Nunca tanto en tan poco... dos rituales extremos en el corazón de la CDMX

Primera llamada

V

iajar, literalmente, a dos continentes musicales en una sola noche, de la tradición popular de fines del siglo XIX con La Canción Cardenche, canto a capella en la que se unen tres voces para interpretar una gran y casi extinta tradición oral proveniente de la región conocida como La Laguna, enclave entre Durango y Coahuila.

Apenas cuatro cuadras nos separaban del acontecimiento musical que en Zócalo de la CDMX tuvo lugar el mismo día y a la misma hora. Mayor contraste no podía haber entre las tragedias y corridos, de los cantos de la tierra de peones explotados, rayando en la esclavitud, que se reunían después de agotadoras jornadas lejos de los patrones de las haciendas para hacer –al igual que los intérpretes de blues– un canto necesario, que contaba sus penas. Así se inició esta tradición, un canto sin instrumentos musicales, de tan pobres nunca incorporaron siquiera una guitarra.

La noche del 1º de octubre de 2016 quedará en la memoria de los cientos de miles que acudieron al Zócalo de la CDMX a participar del concierto de Roger Waters, porque con él no sólo se va a disfrutar del impresionante audio y la parafernalia de iluminación –con todo y rayos láser–, pues su delirante espectáculo nos lleva a ser partícipes, a corear, brincar, aullar, chiflar, llorar, formar parte de estar ahí hombro con hombro en ese ritual colectivo tan esperado por miles de seguidores no tan sólo de la capital, pues ahí se formaron con horas de anticipación fanáticos de otros estados para poder ingresar a la Centenaria Plaza de los Rituales.
====
Edita el texto citado desde "Apenas cuatro cuadras" hasta "siquiera una guitarra.", ambos incluidos, y pon "campesinos" en lugar de "peones".

Listado guardado de una colección:
====
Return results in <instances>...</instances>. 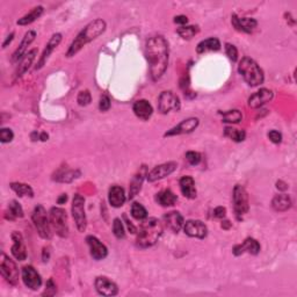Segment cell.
I'll return each mask as SVG.
<instances>
[{
	"label": "cell",
	"mask_w": 297,
	"mask_h": 297,
	"mask_svg": "<svg viewBox=\"0 0 297 297\" xmlns=\"http://www.w3.org/2000/svg\"><path fill=\"white\" fill-rule=\"evenodd\" d=\"M145 56L150 65L151 79L159 80L166 72L170 58V47L164 36H152L146 41Z\"/></svg>",
	"instance_id": "cell-1"
},
{
	"label": "cell",
	"mask_w": 297,
	"mask_h": 297,
	"mask_svg": "<svg viewBox=\"0 0 297 297\" xmlns=\"http://www.w3.org/2000/svg\"><path fill=\"white\" fill-rule=\"evenodd\" d=\"M107 28V24L102 19H96L92 22H90L78 34L77 38L73 40V42L70 45L69 50H67L66 56L67 57H73L76 56L79 51L81 50L85 45L91 43L93 40L99 38L100 35H102L105 33Z\"/></svg>",
	"instance_id": "cell-2"
},
{
	"label": "cell",
	"mask_w": 297,
	"mask_h": 297,
	"mask_svg": "<svg viewBox=\"0 0 297 297\" xmlns=\"http://www.w3.org/2000/svg\"><path fill=\"white\" fill-rule=\"evenodd\" d=\"M161 235H163V225H161L160 220L151 217V218L144 220L140 225L136 245L140 249H148L157 243Z\"/></svg>",
	"instance_id": "cell-3"
},
{
	"label": "cell",
	"mask_w": 297,
	"mask_h": 297,
	"mask_svg": "<svg viewBox=\"0 0 297 297\" xmlns=\"http://www.w3.org/2000/svg\"><path fill=\"white\" fill-rule=\"evenodd\" d=\"M238 72L246 81L247 85L256 87L264 82V72L257 62L250 57H244L238 65Z\"/></svg>",
	"instance_id": "cell-4"
},
{
	"label": "cell",
	"mask_w": 297,
	"mask_h": 297,
	"mask_svg": "<svg viewBox=\"0 0 297 297\" xmlns=\"http://www.w3.org/2000/svg\"><path fill=\"white\" fill-rule=\"evenodd\" d=\"M32 219L35 225L36 230H38L40 237L43 239H50L51 238V224L50 218H49L47 210L44 209L43 206L38 204L35 209L33 211Z\"/></svg>",
	"instance_id": "cell-5"
},
{
	"label": "cell",
	"mask_w": 297,
	"mask_h": 297,
	"mask_svg": "<svg viewBox=\"0 0 297 297\" xmlns=\"http://www.w3.org/2000/svg\"><path fill=\"white\" fill-rule=\"evenodd\" d=\"M49 218H50L51 228L59 237L65 238L69 236V224H67V215L65 210L58 207L51 208L50 213H49Z\"/></svg>",
	"instance_id": "cell-6"
},
{
	"label": "cell",
	"mask_w": 297,
	"mask_h": 297,
	"mask_svg": "<svg viewBox=\"0 0 297 297\" xmlns=\"http://www.w3.org/2000/svg\"><path fill=\"white\" fill-rule=\"evenodd\" d=\"M0 274L5 278L6 282L11 286H17L19 283V268L10 257L1 253V262H0Z\"/></svg>",
	"instance_id": "cell-7"
},
{
	"label": "cell",
	"mask_w": 297,
	"mask_h": 297,
	"mask_svg": "<svg viewBox=\"0 0 297 297\" xmlns=\"http://www.w3.org/2000/svg\"><path fill=\"white\" fill-rule=\"evenodd\" d=\"M72 216L75 219L76 226L79 232H84L86 230L87 219L85 214V198L80 194H76L72 201Z\"/></svg>",
	"instance_id": "cell-8"
},
{
	"label": "cell",
	"mask_w": 297,
	"mask_h": 297,
	"mask_svg": "<svg viewBox=\"0 0 297 297\" xmlns=\"http://www.w3.org/2000/svg\"><path fill=\"white\" fill-rule=\"evenodd\" d=\"M181 107L179 97L176 96L172 91H164L159 96L158 109L161 114H167L170 112H178Z\"/></svg>",
	"instance_id": "cell-9"
},
{
	"label": "cell",
	"mask_w": 297,
	"mask_h": 297,
	"mask_svg": "<svg viewBox=\"0 0 297 297\" xmlns=\"http://www.w3.org/2000/svg\"><path fill=\"white\" fill-rule=\"evenodd\" d=\"M232 198H234V209L236 215L238 217L245 215L250 209L249 195H247L246 189L240 185L235 186Z\"/></svg>",
	"instance_id": "cell-10"
},
{
	"label": "cell",
	"mask_w": 297,
	"mask_h": 297,
	"mask_svg": "<svg viewBox=\"0 0 297 297\" xmlns=\"http://www.w3.org/2000/svg\"><path fill=\"white\" fill-rule=\"evenodd\" d=\"M177 168H178V164L176 161H168V163L158 165V166L154 167L148 173V176H146V178H148V181L155 182L158 181V180L164 179V178L171 176Z\"/></svg>",
	"instance_id": "cell-11"
},
{
	"label": "cell",
	"mask_w": 297,
	"mask_h": 297,
	"mask_svg": "<svg viewBox=\"0 0 297 297\" xmlns=\"http://www.w3.org/2000/svg\"><path fill=\"white\" fill-rule=\"evenodd\" d=\"M198 123H200V121H198V118L186 119V120L180 122L179 124H177L176 127H173L172 129L168 130L164 136L170 137V136H178V135L191 134L198 127Z\"/></svg>",
	"instance_id": "cell-12"
},
{
	"label": "cell",
	"mask_w": 297,
	"mask_h": 297,
	"mask_svg": "<svg viewBox=\"0 0 297 297\" xmlns=\"http://www.w3.org/2000/svg\"><path fill=\"white\" fill-rule=\"evenodd\" d=\"M185 234L193 238H198V239H203L208 235V228L203 222L198 219H191L187 220L183 226Z\"/></svg>",
	"instance_id": "cell-13"
},
{
	"label": "cell",
	"mask_w": 297,
	"mask_h": 297,
	"mask_svg": "<svg viewBox=\"0 0 297 297\" xmlns=\"http://www.w3.org/2000/svg\"><path fill=\"white\" fill-rule=\"evenodd\" d=\"M22 280L24 286L32 290H38L42 284L41 275L33 266H24L22 269Z\"/></svg>",
	"instance_id": "cell-14"
},
{
	"label": "cell",
	"mask_w": 297,
	"mask_h": 297,
	"mask_svg": "<svg viewBox=\"0 0 297 297\" xmlns=\"http://www.w3.org/2000/svg\"><path fill=\"white\" fill-rule=\"evenodd\" d=\"M94 284H96L97 292L102 296H115L119 293L116 283L106 277H98Z\"/></svg>",
	"instance_id": "cell-15"
},
{
	"label": "cell",
	"mask_w": 297,
	"mask_h": 297,
	"mask_svg": "<svg viewBox=\"0 0 297 297\" xmlns=\"http://www.w3.org/2000/svg\"><path fill=\"white\" fill-rule=\"evenodd\" d=\"M86 241L88 247H90L91 256L93 259L99 261V260H103L108 256V250H107V247L101 243L97 237H94V236H87Z\"/></svg>",
	"instance_id": "cell-16"
},
{
	"label": "cell",
	"mask_w": 297,
	"mask_h": 297,
	"mask_svg": "<svg viewBox=\"0 0 297 297\" xmlns=\"http://www.w3.org/2000/svg\"><path fill=\"white\" fill-rule=\"evenodd\" d=\"M60 41H62V34L56 33L54 34L53 36H51L50 40H49V42L45 45V49L43 51V54H42L41 58H40L38 65L35 66V70H40L42 69L45 65V63H47V60L49 59V57H50V55L53 54V51L56 49L58 45H59Z\"/></svg>",
	"instance_id": "cell-17"
},
{
	"label": "cell",
	"mask_w": 297,
	"mask_h": 297,
	"mask_svg": "<svg viewBox=\"0 0 297 297\" xmlns=\"http://www.w3.org/2000/svg\"><path fill=\"white\" fill-rule=\"evenodd\" d=\"M12 239H13V246H12V254L17 260L19 261H23L27 259V251L26 245H24V240L22 235L20 232L14 231L12 234Z\"/></svg>",
	"instance_id": "cell-18"
},
{
	"label": "cell",
	"mask_w": 297,
	"mask_h": 297,
	"mask_svg": "<svg viewBox=\"0 0 297 297\" xmlns=\"http://www.w3.org/2000/svg\"><path fill=\"white\" fill-rule=\"evenodd\" d=\"M273 92L268 88H261L258 92L252 94L249 99V106L251 108H259L265 103H267L273 99Z\"/></svg>",
	"instance_id": "cell-19"
},
{
	"label": "cell",
	"mask_w": 297,
	"mask_h": 297,
	"mask_svg": "<svg viewBox=\"0 0 297 297\" xmlns=\"http://www.w3.org/2000/svg\"><path fill=\"white\" fill-rule=\"evenodd\" d=\"M250 253L253 256H257L260 252V244L254 238H246L243 243L239 245H236L234 247L235 256H241L244 253Z\"/></svg>",
	"instance_id": "cell-20"
},
{
	"label": "cell",
	"mask_w": 297,
	"mask_h": 297,
	"mask_svg": "<svg viewBox=\"0 0 297 297\" xmlns=\"http://www.w3.org/2000/svg\"><path fill=\"white\" fill-rule=\"evenodd\" d=\"M231 22L236 29L247 34L252 33L257 28V26H258L257 20L252 19V18H239L236 14L232 15Z\"/></svg>",
	"instance_id": "cell-21"
},
{
	"label": "cell",
	"mask_w": 297,
	"mask_h": 297,
	"mask_svg": "<svg viewBox=\"0 0 297 297\" xmlns=\"http://www.w3.org/2000/svg\"><path fill=\"white\" fill-rule=\"evenodd\" d=\"M36 38V32L35 30H28L26 34H24L22 41H21V43L19 45V48L17 49V50L14 51L13 56H12V62H18V60L20 59V58H22L24 55H26L27 49L30 44H32V42L35 40Z\"/></svg>",
	"instance_id": "cell-22"
},
{
	"label": "cell",
	"mask_w": 297,
	"mask_h": 297,
	"mask_svg": "<svg viewBox=\"0 0 297 297\" xmlns=\"http://www.w3.org/2000/svg\"><path fill=\"white\" fill-rule=\"evenodd\" d=\"M133 110L135 115L143 121H148L154 113V108L148 100H137L134 103Z\"/></svg>",
	"instance_id": "cell-23"
},
{
	"label": "cell",
	"mask_w": 297,
	"mask_h": 297,
	"mask_svg": "<svg viewBox=\"0 0 297 297\" xmlns=\"http://www.w3.org/2000/svg\"><path fill=\"white\" fill-rule=\"evenodd\" d=\"M164 222L171 231L178 234L183 225V216L179 211H170V213L165 214Z\"/></svg>",
	"instance_id": "cell-24"
},
{
	"label": "cell",
	"mask_w": 297,
	"mask_h": 297,
	"mask_svg": "<svg viewBox=\"0 0 297 297\" xmlns=\"http://www.w3.org/2000/svg\"><path fill=\"white\" fill-rule=\"evenodd\" d=\"M148 176V172H146V167L142 166L140 170L135 174V177L133 178L130 182V188H129V198H134L139 194V192L142 188L144 178Z\"/></svg>",
	"instance_id": "cell-25"
},
{
	"label": "cell",
	"mask_w": 297,
	"mask_h": 297,
	"mask_svg": "<svg viewBox=\"0 0 297 297\" xmlns=\"http://www.w3.org/2000/svg\"><path fill=\"white\" fill-rule=\"evenodd\" d=\"M36 54H38V50H36V49H33V50L28 51V53L21 58V62L19 63L17 72H15V79L21 78L24 73L28 71V69L30 67V65H32L34 59H35Z\"/></svg>",
	"instance_id": "cell-26"
},
{
	"label": "cell",
	"mask_w": 297,
	"mask_h": 297,
	"mask_svg": "<svg viewBox=\"0 0 297 297\" xmlns=\"http://www.w3.org/2000/svg\"><path fill=\"white\" fill-rule=\"evenodd\" d=\"M108 198H109V203L112 204V207L114 208L122 207L125 202L124 189L120 187V186H112L109 189Z\"/></svg>",
	"instance_id": "cell-27"
},
{
	"label": "cell",
	"mask_w": 297,
	"mask_h": 297,
	"mask_svg": "<svg viewBox=\"0 0 297 297\" xmlns=\"http://www.w3.org/2000/svg\"><path fill=\"white\" fill-rule=\"evenodd\" d=\"M180 189H181L182 195L187 198H197V188H195V181L192 177H182L180 179Z\"/></svg>",
	"instance_id": "cell-28"
},
{
	"label": "cell",
	"mask_w": 297,
	"mask_h": 297,
	"mask_svg": "<svg viewBox=\"0 0 297 297\" xmlns=\"http://www.w3.org/2000/svg\"><path fill=\"white\" fill-rule=\"evenodd\" d=\"M272 207L275 211L283 213V211H287L292 207V198L287 194L275 195L273 200H272Z\"/></svg>",
	"instance_id": "cell-29"
},
{
	"label": "cell",
	"mask_w": 297,
	"mask_h": 297,
	"mask_svg": "<svg viewBox=\"0 0 297 297\" xmlns=\"http://www.w3.org/2000/svg\"><path fill=\"white\" fill-rule=\"evenodd\" d=\"M43 12H44L43 6H36V7H34L29 13L23 15L21 19L18 20L17 23L19 24V26H28V24L33 23L34 21L38 20L39 18L43 14Z\"/></svg>",
	"instance_id": "cell-30"
},
{
	"label": "cell",
	"mask_w": 297,
	"mask_h": 297,
	"mask_svg": "<svg viewBox=\"0 0 297 297\" xmlns=\"http://www.w3.org/2000/svg\"><path fill=\"white\" fill-rule=\"evenodd\" d=\"M219 49H220L219 40H217L216 38H210L201 41L200 43L198 44L197 51L198 54H203L207 53V51H217L219 50Z\"/></svg>",
	"instance_id": "cell-31"
},
{
	"label": "cell",
	"mask_w": 297,
	"mask_h": 297,
	"mask_svg": "<svg viewBox=\"0 0 297 297\" xmlns=\"http://www.w3.org/2000/svg\"><path fill=\"white\" fill-rule=\"evenodd\" d=\"M156 200H157V202L160 204V206L171 207L174 206V203H176L178 200V197L172 191H171V189H165V191L158 193Z\"/></svg>",
	"instance_id": "cell-32"
},
{
	"label": "cell",
	"mask_w": 297,
	"mask_h": 297,
	"mask_svg": "<svg viewBox=\"0 0 297 297\" xmlns=\"http://www.w3.org/2000/svg\"><path fill=\"white\" fill-rule=\"evenodd\" d=\"M5 217L10 220H14L17 218H21V217H23V209H22V207L19 204V202L13 200L8 203V208H7V211H6V214H5Z\"/></svg>",
	"instance_id": "cell-33"
},
{
	"label": "cell",
	"mask_w": 297,
	"mask_h": 297,
	"mask_svg": "<svg viewBox=\"0 0 297 297\" xmlns=\"http://www.w3.org/2000/svg\"><path fill=\"white\" fill-rule=\"evenodd\" d=\"M11 188L13 189V191L15 193H17V194L19 195L20 198H23V197L33 198L34 197L33 188L30 187L29 185H26V183H22V182H12L11 183Z\"/></svg>",
	"instance_id": "cell-34"
},
{
	"label": "cell",
	"mask_w": 297,
	"mask_h": 297,
	"mask_svg": "<svg viewBox=\"0 0 297 297\" xmlns=\"http://www.w3.org/2000/svg\"><path fill=\"white\" fill-rule=\"evenodd\" d=\"M80 176V172L79 171H73V170H67V171H59L56 174V178L55 180L58 182H71L75 179Z\"/></svg>",
	"instance_id": "cell-35"
},
{
	"label": "cell",
	"mask_w": 297,
	"mask_h": 297,
	"mask_svg": "<svg viewBox=\"0 0 297 297\" xmlns=\"http://www.w3.org/2000/svg\"><path fill=\"white\" fill-rule=\"evenodd\" d=\"M219 114L223 116V122H226V123H239L241 119H243V114L237 109L220 112Z\"/></svg>",
	"instance_id": "cell-36"
},
{
	"label": "cell",
	"mask_w": 297,
	"mask_h": 297,
	"mask_svg": "<svg viewBox=\"0 0 297 297\" xmlns=\"http://www.w3.org/2000/svg\"><path fill=\"white\" fill-rule=\"evenodd\" d=\"M198 30L200 29L198 26H182L177 29V34L183 40H192L198 33Z\"/></svg>",
	"instance_id": "cell-37"
},
{
	"label": "cell",
	"mask_w": 297,
	"mask_h": 297,
	"mask_svg": "<svg viewBox=\"0 0 297 297\" xmlns=\"http://www.w3.org/2000/svg\"><path fill=\"white\" fill-rule=\"evenodd\" d=\"M224 135L226 137H229V139L235 140V142H237V143L243 142V140L245 139V137H246V133H245L244 130H238V129H235V128H231V127L225 128Z\"/></svg>",
	"instance_id": "cell-38"
},
{
	"label": "cell",
	"mask_w": 297,
	"mask_h": 297,
	"mask_svg": "<svg viewBox=\"0 0 297 297\" xmlns=\"http://www.w3.org/2000/svg\"><path fill=\"white\" fill-rule=\"evenodd\" d=\"M131 215H133L135 219L143 220L148 217V211H146L142 204L135 202V203H133V206H131Z\"/></svg>",
	"instance_id": "cell-39"
},
{
	"label": "cell",
	"mask_w": 297,
	"mask_h": 297,
	"mask_svg": "<svg viewBox=\"0 0 297 297\" xmlns=\"http://www.w3.org/2000/svg\"><path fill=\"white\" fill-rule=\"evenodd\" d=\"M113 232H114L115 237L118 239H123L125 237L124 226L122 224V220L120 218H115L114 223H113Z\"/></svg>",
	"instance_id": "cell-40"
},
{
	"label": "cell",
	"mask_w": 297,
	"mask_h": 297,
	"mask_svg": "<svg viewBox=\"0 0 297 297\" xmlns=\"http://www.w3.org/2000/svg\"><path fill=\"white\" fill-rule=\"evenodd\" d=\"M91 101H92V96H91L90 91L85 90V91L79 92L78 98H77V102L79 106H81V107L88 106L91 103Z\"/></svg>",
	"instance_id": "cell-41"
},
{
	"label": "cell",
	"mask_w": 297,
	"mask_h": 297,
	"mask_svg": "<svg viewBox=\"0 0 297 297\" xmlns=\"http://www.w3.org/2000/svg\"><path fill=\"white\" fill-rule=\"evenodd\" d=\"M13 139L14 134L10 128H2V129L0 130V140H1V143H10L13 140Z\"/></svg>",
	"instance_id": "cell-42"
},
{
	"label": "cell",
	"mask_w": 297,
	"mask_h": 297,
	"mask_svg": "<svg viewBox=\"0 0 297 297\" xmlns=\"http://www.w3.org/2000/svg\"><path fill=\"white\" fill-rule=\"evenodd\" d=\"M186 159H187V161L193 166H195V165H198L201 161V155L198 154V152L195 151H188L187 154H186Z\"/></svg>",
	"instance_id": "cell-43"
},
{
	"label": "cell",
	"mask_w": 297,
	"mask_h": 297,
	"mask_svg": "<svg viewBox=\"0 0 297 297\" xmlns=\"http://www.w3.org/2000/svg\"><path fill=\"white\" fill-rule=\"evenodd\" d=\"M225 53L228 55V57L230 58L232 62H236L238 59V50L234 44L226 43L225 44Z\"/></svg>",
	"instance_id": "cell-44"
},
{
	"label": "cell",
	"mask_w": 297,
	"mask_h": 297,
	"mask_svg": "<svg viewBox=\"0 0 297 297\" xmlns=\"http://www.w3.org/2000/svg\"><path fill=\"white\" fill-rule=\"evenodd\" d=\"M56 293H57V287H56V284H55L53 278H49V280L47 281V284H45V292H44V295H47V296H54Z\"/></svg>",
	"instance_id": "cell-45"
},
{
	"label": "cell",
	"mask_w": 297,
	"mask_h": 297,
	"mask_svg": "<svg viewBox=\"0 0 297 297\" xmlns=\"http://www.w3.org/2000/svg\"><path fill=\"white\" fill-rule=\"evenodd\" d=\"M110 108V99L107 96H102L99 101V109L101 112H107Z\"/></svg>",
	"instance_id": "cell-46"
},
{
	"label": "cell",
	"mask_w": 297,
	"mask_h": 297,
	"mask_svg": "<svg viewBox=\"0 0 297 297\" xmlns=\"http://www.w3.org/2000/svg\"><path fill=\"white\" fill-rule=\"evenodd\" d=\"M268 139H271V142H273L274 144H278V143H281V140H282V135H281L277 130H272L268 133Z\"/></svg>",
	"instance_id": "cell-47"
},
{
	"label": "cell",
	"mask_w": 297,
	"mask_h": 297,
	"mask_svg": "<svg viewBox=\"0 0 297 297\" xmlns=\"http://www.w3.org/2000/svg\"><path fill=\"white\" fill-rule=\"evenodd\" d=\"M226 215V209L224 207H217L215 208V210H214V216L216 217V218H224Z\"/></svg>",
	"instance_id": "cell-48"
},
{
	"label": "cell",
	"mask_w": 297,
	"mask_h": 297,
	"mask_svg": "<svg viewBox=\"0 0 297 297\" xmlns=\"http://www.w3.org/2000/svg\"><path fill=\"white\" fill-rule=\"evenodd\" d=\"M174 22L179 24H186L188 22V19L187 17H185V15H178V17L174 18Z\"/></svg>",
	"instance_id": "cell-49"
},
{
	"label": "cell",
	"mask_w": 297,
	"mask_h": 297,
	"mask_svg": "<svg viewBox=\"0 0 297 297\" xmlns=\"http://www.w3.org/2000/svg\"><path fill=\"white\" fill-rule=\"evenodd\" d=\"M124 217V220H125V223H127V225H128V229H129L130 230V232L131 234H135V232H136V229H135V226L133 225V223L130 222L129 219H128V217L127 216H123Z\"/></svg>",
	"instance_id": "cell-50"
},
{
	"label": "cell",
	"mask_w": 297,
	"mask_h": 297,
	"mask_svg": "<svg viewBox=\"0 0 297 297\" xmlns=\"http://www.w3.org/2000/svg\"><path fill=\"white\" fill-rule=\"evenodd\" d=\"M13 38H14V33H11L10 35L7 36V39H6V41L4 42V43H2V48H6V47H7V45L10 44L12 41H13Z\"/></svg>",
	"instance_id": "cell-51"
},
{
	"label": "cell",
	"mask_w": 297,
	"mask_h": 297,
	"mask_svg": "<svg viewBox=\"0 0 297 297\" xmlns=\"http://www.w3.org/2000/svg\"><path fill=\"white\" fill-rule=\"evenodd\" d=\"M277 189H280V191H286V189H288V185L286 182H283V181H277Z\"/></svg>",
	"instance_id": "cell-52"
},
{
	"label": "cell",
	"mask_w": 297,
	"mask_h": 297,
	"mask_svg": "<svg viewBox=\"0 0 297 297\" xmlns=\"http://www.w3.org/2000/svg\"><path fill=\"white\" fill-rule=\"evenodd\" d=\"M40 136H41V134H39L38 131H33V133L30 134V139H32L33 142H36V140H39Z\"/></svg>",
	"instance_id": "cell-53"
},
{
	"label": "cell",
	"mask_w": 297,
	"mask_h": 297,
	"mask_svg": "<svg viewBox=\"0 0 297 297\" xmlns=\"http://www.w3.org/2000/svg\"><path fill=\"white\" fill-rule=\"evenodd\" d=\"M49 256H50V254H49V250L43 249V257H42V259H43L44 262H47L49 260Z\"/></svg>",
	"instance_id": "cell-54"
},
{
	"label": "cell",
	"mask_w": 297,
	"mask_h": 297,
	"mask_svg": "<svg viewBox=\"0 0 297 297\" xmlns=\"http://www.w3.org/2000/svg\"><path fill=\"white\" fill-rule=\"evenodd\" d=\"M66 201H67V195H66V194H63L62 197H60L59 198H58V203H59V204L65 203Z\"/></svg>",
	"instance_id": "cell-55"
},
{
	"label": "cell",
	"mask_w": 297,
	"mask_h": 297,
	"mask_svg": "<svg viewBox=\"0 0 297 297\" xmlns=\"http://www.w3.org/2000/svg\"><path fill=\"white\" fill-rule=\"evenodd\" d=\"M230 226H231V223L229 222V220H224V222H222V228L223 229H226V230H228Z\"/></svg>",
	"instance_id": "cell-56"
},
{
	"label": "cell",
	"mask_w": 297,
	"mask_h": 297,
	"mask_svg": "<svg viewBox=\"0 0 297 297\" xmlns=\"http://www.w3.org/2000/svg\"><path fill=\"white\" fill-rule=\"evenodd\" d=\"M49 139V135L47 133H41V136H40V139L42 140V142H45V140H48Z\"/></svg>",
	"instance_id": "cell-57"
}]
</instances>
====
Respuesta:
Apenas cuatro cuadras nos separaban del acontecimiento musical que en Zócalo de la CDMX tuvo lugar el mismo día y a la misma hora. Mayor contraste no podía haber entre las tragedias y corridos, de los cantos de la tierra de campesinos explotados, rayando en la esclavitud, que se reunían después de agotadoras jornadas lejos de los patrones de las haciendas para hacer –al igual que los intérpretes de blues– un canto necesario, que contaba sus penas. Así se inició esta tradición, un canto sin instrumentos musicales, de tan pobres nunca incorporaron siquiera una guitarra.